- Born: May 3, 1908 Pittsburgh, Allegheny County, Pennsylvania
- Died: February 13, 1994 (aged 85) Cincinnati, Hamilton County, Ohio
- Genres: Classical
- Occupations: Oboist, composer, arranger, teacher
- Instrument: Oboe

= Robert Bloom =

Robert Bloom (May 3, 1908 – February 13, 1994) was an oboist with an orchestral and solo career, a composer and arranger contributing to the oboe repertory, and a teacher of several successful oboists. Bloom is considered seminal in the development of an American school of oboe playing.

At the Curtis Institute of Music Bloom was a pupil of Marcel Tabuteau for three years. In the 1930s he played English horn in the Philadelphia Orchestra under Leopold Stokowski and first oboe in the Rochester Philharmonic under José Iturbi.

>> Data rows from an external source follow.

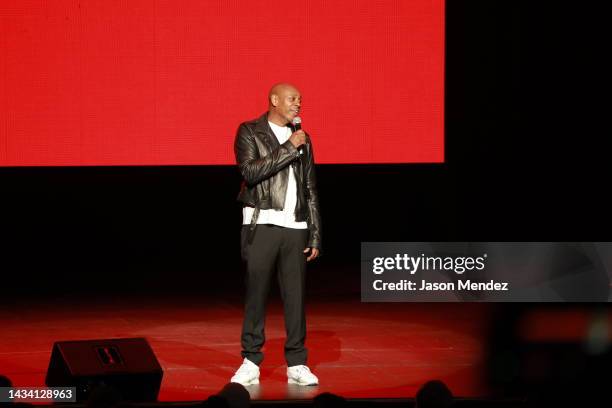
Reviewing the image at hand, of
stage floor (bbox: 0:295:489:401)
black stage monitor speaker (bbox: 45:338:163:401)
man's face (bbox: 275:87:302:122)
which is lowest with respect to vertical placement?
stage floor (bbox: 0:295:489:401)

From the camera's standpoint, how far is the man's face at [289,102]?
4.75 m

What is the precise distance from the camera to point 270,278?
15.9ft

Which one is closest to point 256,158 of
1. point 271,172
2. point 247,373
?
point 271,172

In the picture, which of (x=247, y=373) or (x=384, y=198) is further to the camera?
(x=384, y=198)

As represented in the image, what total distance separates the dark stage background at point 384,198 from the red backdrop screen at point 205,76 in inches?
55.9

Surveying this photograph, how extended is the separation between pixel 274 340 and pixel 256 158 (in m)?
1.66

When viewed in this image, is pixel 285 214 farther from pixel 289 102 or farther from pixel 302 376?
pixel 302 376

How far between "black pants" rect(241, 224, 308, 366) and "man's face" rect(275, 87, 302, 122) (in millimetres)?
524

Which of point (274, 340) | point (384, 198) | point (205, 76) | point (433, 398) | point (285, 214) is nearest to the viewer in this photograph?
point (433, 398)

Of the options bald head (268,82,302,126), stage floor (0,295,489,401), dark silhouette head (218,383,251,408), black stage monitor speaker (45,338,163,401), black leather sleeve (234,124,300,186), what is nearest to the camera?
dark silhouette head (218,383,251,408)

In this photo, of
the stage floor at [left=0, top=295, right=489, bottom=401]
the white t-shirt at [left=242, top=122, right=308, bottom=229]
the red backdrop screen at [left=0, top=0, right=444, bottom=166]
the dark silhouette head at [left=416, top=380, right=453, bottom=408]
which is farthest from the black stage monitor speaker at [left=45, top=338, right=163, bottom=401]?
the red backdrop screen at [left=0, top=0, right=444, bottom=166]

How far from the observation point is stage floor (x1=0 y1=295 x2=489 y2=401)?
496 centimetres

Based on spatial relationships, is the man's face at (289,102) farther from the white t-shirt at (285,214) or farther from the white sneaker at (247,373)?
the white sneaker at (247,373)

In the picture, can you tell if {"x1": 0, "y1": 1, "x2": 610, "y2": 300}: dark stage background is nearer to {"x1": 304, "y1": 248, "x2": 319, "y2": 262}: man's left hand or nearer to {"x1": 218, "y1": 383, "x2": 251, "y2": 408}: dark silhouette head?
{"x1": 304, "y1": 248, "x2": 319, "y2": 262}: man's left hand
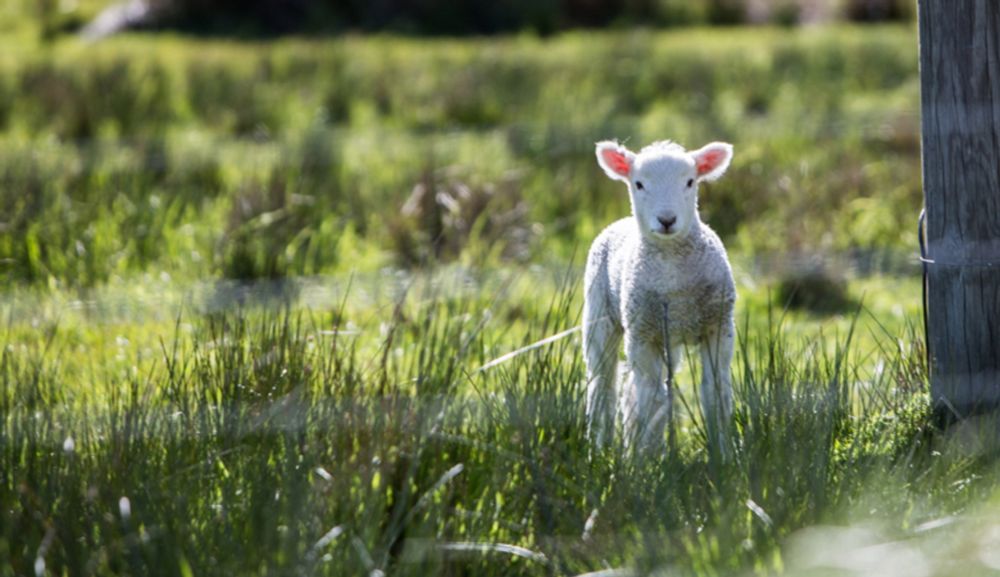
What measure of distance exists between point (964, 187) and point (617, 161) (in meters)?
0.98

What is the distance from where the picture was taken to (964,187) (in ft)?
12.9

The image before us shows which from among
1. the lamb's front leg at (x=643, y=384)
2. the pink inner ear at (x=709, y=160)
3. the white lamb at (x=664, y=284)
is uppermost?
the pink inner ear at (x=709, y=160)

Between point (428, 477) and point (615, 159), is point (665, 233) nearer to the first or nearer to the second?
point (615, 159)

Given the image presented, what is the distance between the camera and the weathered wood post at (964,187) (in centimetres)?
390

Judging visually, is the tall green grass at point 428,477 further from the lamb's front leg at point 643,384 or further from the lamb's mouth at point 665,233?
the lamb's mouth at point 665,233

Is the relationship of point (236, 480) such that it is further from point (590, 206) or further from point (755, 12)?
point (755, 12)

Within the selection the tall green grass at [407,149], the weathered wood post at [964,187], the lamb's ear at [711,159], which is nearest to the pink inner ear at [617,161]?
the lamb's ear at [711,159]

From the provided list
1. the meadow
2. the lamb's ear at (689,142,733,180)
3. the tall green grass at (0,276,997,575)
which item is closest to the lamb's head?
the lamb's ear at (689,142,733,180)

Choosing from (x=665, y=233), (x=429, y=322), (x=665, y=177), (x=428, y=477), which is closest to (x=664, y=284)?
(x=665, y=233)

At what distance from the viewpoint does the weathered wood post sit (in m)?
3.90

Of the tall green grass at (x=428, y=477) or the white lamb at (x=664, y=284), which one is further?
the white lamb at (x=664, y=284)

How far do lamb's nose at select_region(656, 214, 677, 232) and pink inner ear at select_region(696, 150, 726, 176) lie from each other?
1.01ft

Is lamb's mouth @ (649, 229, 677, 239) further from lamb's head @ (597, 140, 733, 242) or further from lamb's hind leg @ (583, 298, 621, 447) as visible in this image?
lamb's hind leg @ (583, 298, 621, 447)

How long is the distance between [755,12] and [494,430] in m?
18.4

He was the principal oboe in Arturo Toscanini's NBC Symphony Orchestra from 1937 to 1943. Bloom plays on recordings by the Columbia Symphony and the RCA Symphony.

In 1946 Bloom was one of the founding members of the Bach Aria Group, with which he played until 1980. Recordings by the Bach Aria Group featuring Bloom started appearing from the late 1940s. Bloom transcribed and elaborated 18th-century masterworks for the oboe. His own compositions include a Sonatina for oboe and piano.

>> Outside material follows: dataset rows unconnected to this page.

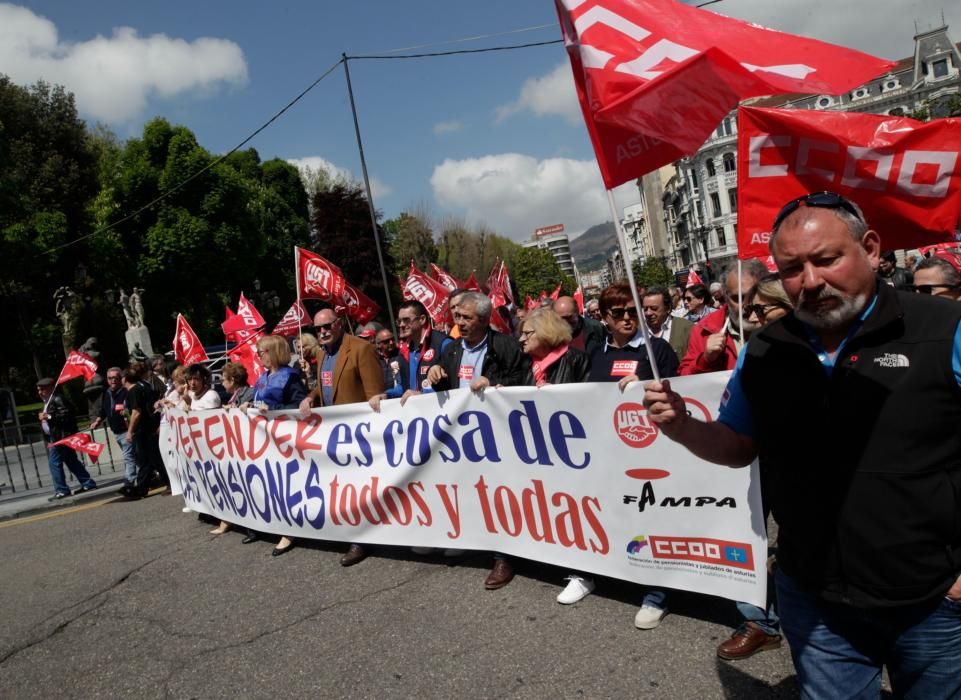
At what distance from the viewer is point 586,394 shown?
399 centimetres

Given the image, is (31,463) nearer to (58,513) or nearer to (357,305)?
(58,513)

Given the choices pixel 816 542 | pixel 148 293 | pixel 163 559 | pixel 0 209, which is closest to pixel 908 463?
pixel 816 542

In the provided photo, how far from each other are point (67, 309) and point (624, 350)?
32673 mm

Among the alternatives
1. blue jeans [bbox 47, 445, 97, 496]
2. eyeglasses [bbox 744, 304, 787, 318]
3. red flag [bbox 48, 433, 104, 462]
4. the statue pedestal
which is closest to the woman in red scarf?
eyeglasses [bbox 744, 304, 787, 318]

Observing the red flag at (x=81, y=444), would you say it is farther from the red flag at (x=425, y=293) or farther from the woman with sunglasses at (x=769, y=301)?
the woman with sunglasses at (x=769, y=301)

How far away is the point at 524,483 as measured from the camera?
170 inches

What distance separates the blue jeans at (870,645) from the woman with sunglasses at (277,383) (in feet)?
15.9

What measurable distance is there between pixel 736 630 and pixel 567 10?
2859mm

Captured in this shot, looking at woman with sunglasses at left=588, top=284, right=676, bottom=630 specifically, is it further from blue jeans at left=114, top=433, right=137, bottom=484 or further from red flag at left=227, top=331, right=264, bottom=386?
red flag at left=227, top=331, right=264, bottom=386

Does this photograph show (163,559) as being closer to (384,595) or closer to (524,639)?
(384,595)

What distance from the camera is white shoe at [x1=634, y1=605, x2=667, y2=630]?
144 inches

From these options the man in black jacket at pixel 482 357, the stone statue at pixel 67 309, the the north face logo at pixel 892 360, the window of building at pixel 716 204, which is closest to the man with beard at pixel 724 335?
the man in black jacket at pixel 482 357

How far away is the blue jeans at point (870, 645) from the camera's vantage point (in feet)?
5.69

Bloom was a professor at Yale and Juilliard. His pupils include William Bennett, Bill Douglas, Tim Hurtz, Richard Killmer, Bert Lucarelli, Ray Still, Allan Vogel, and Richard Woodhams, In the spring of 1988, friends, colleagues, and former pupils gathered in Lincoln Center's Alice Tully Hall in New York for an 80th-birthday tribute.

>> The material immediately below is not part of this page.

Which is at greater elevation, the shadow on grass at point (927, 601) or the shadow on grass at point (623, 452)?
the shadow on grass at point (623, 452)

A few years after Bloom's death in 1994, his widow, Sara Lambert Bloom, published The Robert Bloom Collection, scores and parts to his 21 editions of 18th-century masterworks, 10 transcriptions, and 10 compositions. The Art of Robert Bloom, a 7-CD set of live performances of concertos, chamber music, and Bach arias performed by Bloom over his 60-year career was released in 2001 on Boston Records label.

Bloom's daughter, Kath Bloom is a singer-songwriter and music therapist based in Litchfield, CT.